Studi Menunjukkan Wahana Antariksa Penabrak Asteroid 'Sukses Secara Fenomenal'

2 Maret 2023, 20:58 WIB
Gambar ini menggambarkan wahana antariksa DART milik NASA dan dua panel surya yang panjang di atas lokasi tumbukan dengan asteroid Dimorphos pada bulan September 2022. /NASA/Johns Hopkins APL/Handout via REUTERS

ZONA PRIANGAN - Wahana antariksa DART milik NASA menabrak asteroid Dimorphos di sebuah titik di antara dua batu besar saat uji coba pertama sistem pertahanan planet pada September lalu.

Akibat dari tabrakan tersebut mengirimkan serpihan-serpihan yang meluncur ke angkasa dan mengubah jalur objek berbentuk lonjong berbatu itu lebih jauh dari yang diperkirakan sebelumnya.

Itulah beberapa temuan yang diungkapkan oleh para ilmuwan pada hari Rabu dalam laporan paling rinci dari misi pembuktian prinsip badan antariksa Amerika Serikat dalam menggunakan pesawat ruang angkasa untuk mengubah lintasan benda langit.

Baca Juga: Peneliti: Air Hangat Melelehkan Titik-Titik Lemah dari 'Gletser Kiamat' Antartika

Untuk mengubah lintasan benda langit tersebut NASA menggunakan gaya kinetik untuk mendorongnya keluar dari jalur yang cukup untuk menjaga Bumi tetap aman.

"Uji coba DART sangat sukses. Kita sekarang tahu bahwa kita memiliki teknik yang layak untuk mencegah tumbukan asteroid jika suatu hari nanti kita harus melakukannya," kata Terik Daly, dikutip ZonaPriangan.com dari Reuters.

Terik Daly adalah ilmuwan planet dari Laboratorium Fisika Terapan Universitas Johns Hopkins di Maryland, penulis utama salah satu studi DART yang dipublikasikan di jurnal Nature.

Baca Juga: ispace Jepang Meluncurkan Pendaratan Bulan Komersial Pertama di Dunia

The Double Asteroid Redirection Test (DART) bertabrakan pada 26 September dengan kecepatan 14.000 mil per jam atau sekitar 22.530 km/jam dengan Dimorphos, asteroid berdiameter sekitar 490 kaki atau sekitar 150 meter, sekitar 6,8 juta mil atau sekitar 11 juta km dari Bumi.

Dimorphos adalah moonlet dari Didymos, yang didefinisikan sebagai asteroid dekat Bumi dan memiliki bentuk seperti gasing yang berputar di ruang angkasa dengan diameter sekitar setengah mil atau sekitar 780 meter. Kedua objek ini tidak membahayakan Bumi.

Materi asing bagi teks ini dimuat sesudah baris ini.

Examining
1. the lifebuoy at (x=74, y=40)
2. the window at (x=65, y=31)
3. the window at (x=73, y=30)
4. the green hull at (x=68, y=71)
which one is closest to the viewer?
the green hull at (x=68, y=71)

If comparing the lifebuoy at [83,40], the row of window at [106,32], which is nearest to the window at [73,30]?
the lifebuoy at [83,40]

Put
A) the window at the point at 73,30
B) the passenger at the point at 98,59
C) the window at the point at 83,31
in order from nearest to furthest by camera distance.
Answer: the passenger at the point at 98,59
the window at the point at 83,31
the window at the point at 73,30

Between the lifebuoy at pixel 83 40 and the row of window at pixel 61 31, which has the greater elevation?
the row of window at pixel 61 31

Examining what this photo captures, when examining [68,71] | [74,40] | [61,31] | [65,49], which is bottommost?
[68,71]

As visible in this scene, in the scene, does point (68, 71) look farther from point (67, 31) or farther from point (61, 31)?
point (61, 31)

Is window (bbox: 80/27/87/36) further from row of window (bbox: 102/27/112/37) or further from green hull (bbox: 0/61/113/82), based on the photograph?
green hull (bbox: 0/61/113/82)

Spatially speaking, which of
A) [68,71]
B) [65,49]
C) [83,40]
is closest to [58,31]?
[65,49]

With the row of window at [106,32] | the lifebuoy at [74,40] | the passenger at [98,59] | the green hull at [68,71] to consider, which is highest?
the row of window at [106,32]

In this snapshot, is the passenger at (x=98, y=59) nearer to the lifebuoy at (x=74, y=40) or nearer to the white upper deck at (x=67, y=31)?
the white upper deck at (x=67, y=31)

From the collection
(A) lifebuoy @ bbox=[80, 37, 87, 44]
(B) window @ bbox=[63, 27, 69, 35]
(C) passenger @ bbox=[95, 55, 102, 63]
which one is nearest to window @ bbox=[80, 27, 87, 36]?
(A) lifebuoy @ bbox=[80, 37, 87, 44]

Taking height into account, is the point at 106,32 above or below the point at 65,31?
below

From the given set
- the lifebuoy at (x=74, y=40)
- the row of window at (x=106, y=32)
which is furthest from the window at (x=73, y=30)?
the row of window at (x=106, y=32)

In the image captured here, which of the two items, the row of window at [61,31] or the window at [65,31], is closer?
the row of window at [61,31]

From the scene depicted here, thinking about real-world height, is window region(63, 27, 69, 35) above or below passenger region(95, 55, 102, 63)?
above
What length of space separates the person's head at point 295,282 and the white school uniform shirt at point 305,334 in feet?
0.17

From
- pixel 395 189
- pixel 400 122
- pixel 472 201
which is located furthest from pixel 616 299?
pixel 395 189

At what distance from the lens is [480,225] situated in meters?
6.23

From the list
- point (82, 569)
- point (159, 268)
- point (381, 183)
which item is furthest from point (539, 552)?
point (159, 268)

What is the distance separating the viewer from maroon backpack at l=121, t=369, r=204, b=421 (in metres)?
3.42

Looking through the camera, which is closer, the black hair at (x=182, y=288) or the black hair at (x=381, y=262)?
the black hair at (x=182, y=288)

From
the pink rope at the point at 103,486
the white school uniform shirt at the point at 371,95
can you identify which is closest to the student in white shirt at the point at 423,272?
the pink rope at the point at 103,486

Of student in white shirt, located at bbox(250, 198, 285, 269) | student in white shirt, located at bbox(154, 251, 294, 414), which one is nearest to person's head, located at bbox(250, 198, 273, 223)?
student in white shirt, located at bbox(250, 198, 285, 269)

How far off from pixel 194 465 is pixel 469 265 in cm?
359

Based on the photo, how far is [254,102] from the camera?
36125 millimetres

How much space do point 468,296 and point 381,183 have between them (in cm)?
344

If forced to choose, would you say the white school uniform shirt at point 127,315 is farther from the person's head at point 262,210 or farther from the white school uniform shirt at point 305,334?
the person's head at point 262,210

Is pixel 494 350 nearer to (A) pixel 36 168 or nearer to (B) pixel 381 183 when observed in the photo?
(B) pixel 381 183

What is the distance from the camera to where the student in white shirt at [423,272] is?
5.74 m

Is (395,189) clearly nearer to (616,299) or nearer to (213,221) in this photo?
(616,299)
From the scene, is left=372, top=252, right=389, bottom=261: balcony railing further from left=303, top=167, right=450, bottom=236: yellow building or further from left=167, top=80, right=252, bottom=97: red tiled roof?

"Kami mencoba mengubah jumlah waktu yang dibutuhkan Dimorphos untuk mengorbit di sekitar Didymos dengan menabrakkan diri dengan Dimorphos," kata ilmuwan planet dari Northern Arizona University, Cristina Thomas, penulis utama studi lain yang dipublikasikan di jurnal Nature.

Baca Juga: Kapsul Orion NASA Kembali ke Bumi, Membatasi Penerbangan Artemis I Mengelilingi Bumi

"Momentum tabrakan dan momentum materi yang terlontar, keduanya berperan mengurangi waktu yang dibutuhkan Dimorphos untuk mengorbit sebanyak 33 menit. Hal ini juga menyebabkan objek tersebut mengorbit sedikit lebih dekat ke Didymos," kata Thomas.

Sebelum tabrakan, periode orbitnya adalah 11 jam 55 menit. Sekarang 11 jam dan 22 menit. Perkiraan NASA sebelumnya, yang diumumkan pada bulan Oktober, adalah perubahan orbit selama 32 menit. Tolok ukur keberhasilan telah ditetapkan sebagai perubahan setidaknya 1 menit dan 13 detik.

Para ilmuwan memberikan penjelasan demi penjelasan tentang bagaimana tabrakan itu terjadi.

Baca Juga: NASA Mengubah 'Gema Cahaya' dari Lubang Hitam Menjadi Cahaya

"Pertama, salah satu panel surya pesawat ruang angkasa langsung menabrak batu besar di dekat lokasi tabrakan. Selanjutnya, panel surya kedua menyerempet batu besar lainnya. Akhirnya, bus wahana antariksa - kotak di antara panel surya - menabrak di antara dua batu besar ini," kata Daly.

"Kami menduga kedua batu besar ini hancur. Setelah tabrakan, ejecta (serpihan yang terlontar ke angkasa) diluncurkan dari permukaan untuk beberapa saat," tambah Daly, seraya mengatakan bahwa citra satelit dan teleskop menunjukkan sejumlah besar material tersebut.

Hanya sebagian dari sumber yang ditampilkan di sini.